-- Start --

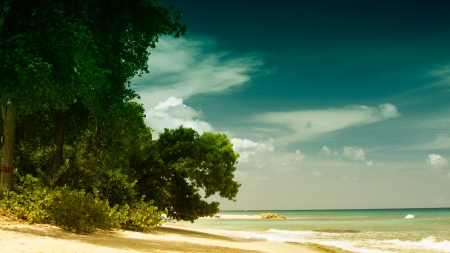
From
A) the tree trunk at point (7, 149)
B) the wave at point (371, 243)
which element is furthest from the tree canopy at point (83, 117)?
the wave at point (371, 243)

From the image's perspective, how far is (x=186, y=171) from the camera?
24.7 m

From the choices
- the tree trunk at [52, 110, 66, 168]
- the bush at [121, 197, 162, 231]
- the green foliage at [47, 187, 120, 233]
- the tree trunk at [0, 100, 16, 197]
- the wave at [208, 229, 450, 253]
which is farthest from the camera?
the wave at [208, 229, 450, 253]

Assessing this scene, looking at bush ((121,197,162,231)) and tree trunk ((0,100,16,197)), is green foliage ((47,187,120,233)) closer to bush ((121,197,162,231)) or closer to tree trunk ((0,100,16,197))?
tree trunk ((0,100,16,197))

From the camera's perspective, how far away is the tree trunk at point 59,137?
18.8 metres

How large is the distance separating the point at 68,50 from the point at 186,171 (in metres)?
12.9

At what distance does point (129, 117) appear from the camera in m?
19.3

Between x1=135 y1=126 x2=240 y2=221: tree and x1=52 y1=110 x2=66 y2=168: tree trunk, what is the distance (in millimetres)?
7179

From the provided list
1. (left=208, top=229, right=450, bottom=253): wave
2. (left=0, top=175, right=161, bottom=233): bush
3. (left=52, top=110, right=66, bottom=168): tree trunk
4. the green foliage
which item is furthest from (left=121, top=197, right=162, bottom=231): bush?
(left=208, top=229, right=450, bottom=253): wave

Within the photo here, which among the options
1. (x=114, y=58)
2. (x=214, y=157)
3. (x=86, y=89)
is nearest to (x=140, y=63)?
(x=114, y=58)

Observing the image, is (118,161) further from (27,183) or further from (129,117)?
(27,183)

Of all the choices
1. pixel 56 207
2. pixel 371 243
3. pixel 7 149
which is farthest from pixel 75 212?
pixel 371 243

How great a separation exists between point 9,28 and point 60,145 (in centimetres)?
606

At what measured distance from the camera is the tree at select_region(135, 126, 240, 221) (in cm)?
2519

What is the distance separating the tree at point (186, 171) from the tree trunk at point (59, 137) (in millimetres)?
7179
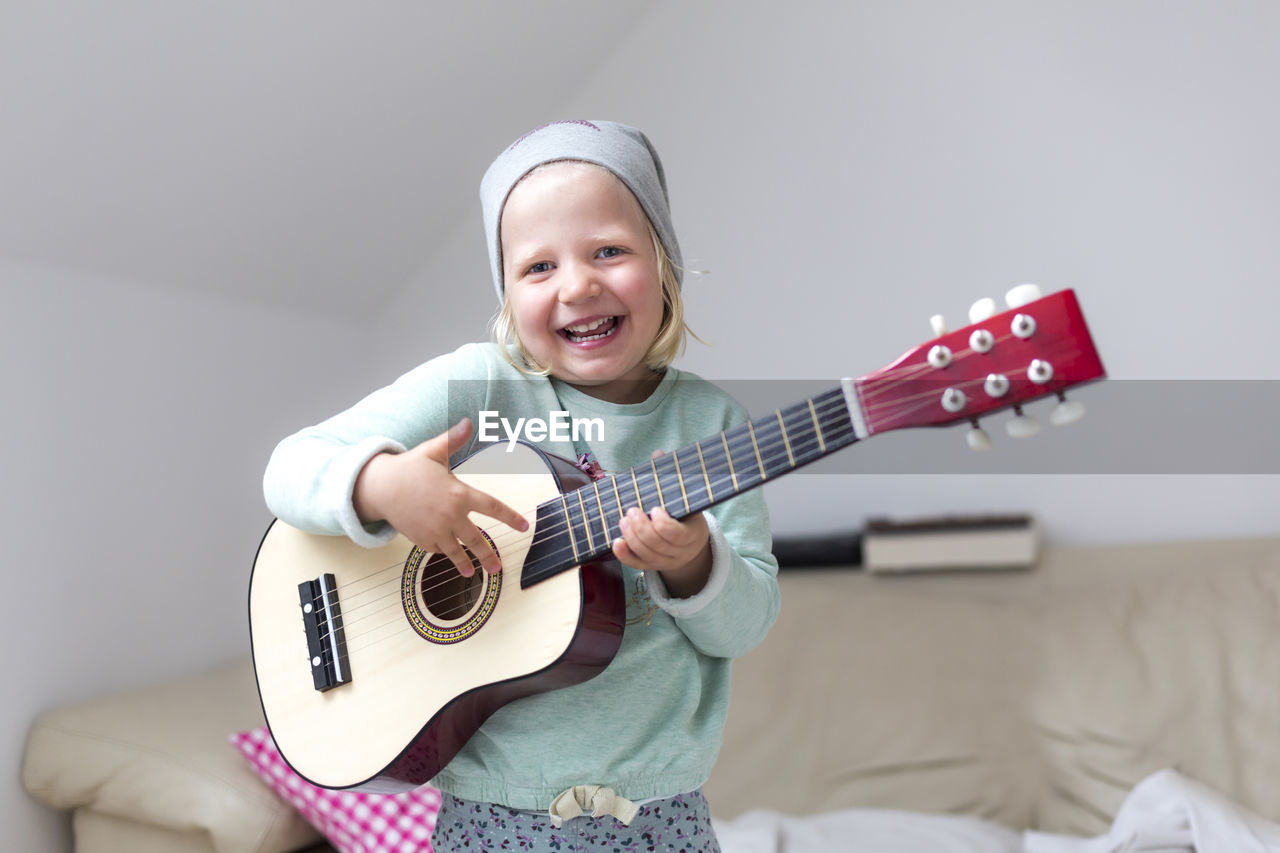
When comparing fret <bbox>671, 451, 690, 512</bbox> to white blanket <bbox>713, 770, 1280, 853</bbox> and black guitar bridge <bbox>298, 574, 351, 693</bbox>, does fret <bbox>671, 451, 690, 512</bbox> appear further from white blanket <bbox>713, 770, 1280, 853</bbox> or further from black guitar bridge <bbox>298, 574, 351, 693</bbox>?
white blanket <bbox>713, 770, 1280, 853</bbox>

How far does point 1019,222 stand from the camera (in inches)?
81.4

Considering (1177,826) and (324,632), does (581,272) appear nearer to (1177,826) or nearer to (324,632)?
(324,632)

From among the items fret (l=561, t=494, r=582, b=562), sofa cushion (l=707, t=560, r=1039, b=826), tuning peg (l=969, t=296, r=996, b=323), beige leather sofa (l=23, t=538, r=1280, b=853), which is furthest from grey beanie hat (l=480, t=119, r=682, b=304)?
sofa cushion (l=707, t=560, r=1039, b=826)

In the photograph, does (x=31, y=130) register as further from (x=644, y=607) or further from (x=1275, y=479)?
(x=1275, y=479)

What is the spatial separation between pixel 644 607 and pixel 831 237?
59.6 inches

-- End --

- **Short problem**:
Set down every one of the items above again, word for word, without the pictures.

- **Output below**:
From
A) the tree trunk at point (7, 149)
B) the wave at point (371, 243)
which element is furthest from the tree canopy at point (83, 117)?
the wave at point (371, 243)

From the image's perspective, how far is (x=186, y=171) from the camera?
24.7 m

From the choices
- the tree trunk at [52, 110, 66, 168]
- the bush at [121, 197, 162, 231]
- the green foliage at [47, 187, 120, 233]
- the tree trunk at [0, 100, 16, 197]
- the wave at [208, 229, 450, 253]
which is farthest from the camera?
the wave at [208, 229, 450, 253]

Assessing this scene, looking at bush ((121,197,162,231)) and tree trunk ((0,100,16,197)), is green foliage ((47,187,120,233)) closer to bush ((121,197,162,231)) or closer to tree trunk ((0,100,16,197))?
tree trunk ((0,100,16,197))

From the camera's perspective, how far away is the tree trunk at point 59,137?
18.8 metres

How large is the distance separating the point at 68,50 from the point at 186,171 (in metres)?
12.9

At what distance does point (129, 117) appear from the camera in m?
19.3

Between x1=135 y1=126 x2=240 y2=221: tree and x1=52 y1=110 x2=66 y2=168: tree trunk, what is the distance (in millimetres)?
7179

From the provided list
1. (left=208, top=229, right=450, bottom=253): wave
2. (left=0, top=175, right=161, bottom=233): bush
3. (left=52, top=110, right=66, bottom=168): tree trunk
4. the green foliage
which item is furthest from (left=121, top=197, right=162, bottom=231): bush?
(left=208, top=229, right=450, bottom=253): wave

Within the photo here, which among the options
1. (x=114, y=58)
2. (x=214, y=157)
3. (x=86, y=89)
is nearest to (x=140, y=63)?
(x=114, y=58)

Observing the image, is (118,161) further from (27,183) or further from (129,117)?
(27,183)

Of all the choices
1. pixel 56 207
2. pixel 371 243
3. pixel 7 149
which is farthest from pixel 75 212?
pixel 371 243

How great a separation exists between point 9,28 and point 60,145 (in centimetres)?
606

At what measured distance from the camera is the tree at select_region(135, 126, 240, 221) (in cm)?
2519

What is the distance separating the tree at point (186, 171) from the tree trunk at point (59, 137) (in millimetres)?
7179
When comparing fret <bbox>671, 451, 690, 512</bbox> to white blanket <bbox>713, 770, 1280, 853</bbox> and black guitar bridge <bbox>298, 574, 351, 693</bbox>, does fret <bbox>671, 451, 690, 512</bbox> appear further from white blanket <bbox>713, 770, 1280, 853</bbox> or further from black guitar bridge <bbox>298, 574, 351, 693</bbox>?
white blanket <bbox>713, 770, 1280, 853</bbox>

How far does point 1019,222 stand from the camera (in inches)?
81.4

Considering (1177,826) and (324,632), does (581,272) appear nearer to (1177,826) or nearer to (324,632)?
(324,632)

From among the items fret (l=561, t=494, r=582, b=562), sofa cushion (l=707, t=560, r=1039, b=826), tuning peg (l=969, t=296, r=996, b=323), beige leather sofa (l=23, t=538, r=1280, b=853), which is furthest from grey beanie hat (l=480, t=119, r=682, b=304)?
sofa cushion (l=707, t=560, r=1039, b=826)

In the photograph, does (x=31, y=130) register as further from (x=644, y=607) or further from (x=1275, y=479)?
(x=1275, y=479)

What is the spatial separation between pixel 644 607 and pixel 831 237?
59.6 inches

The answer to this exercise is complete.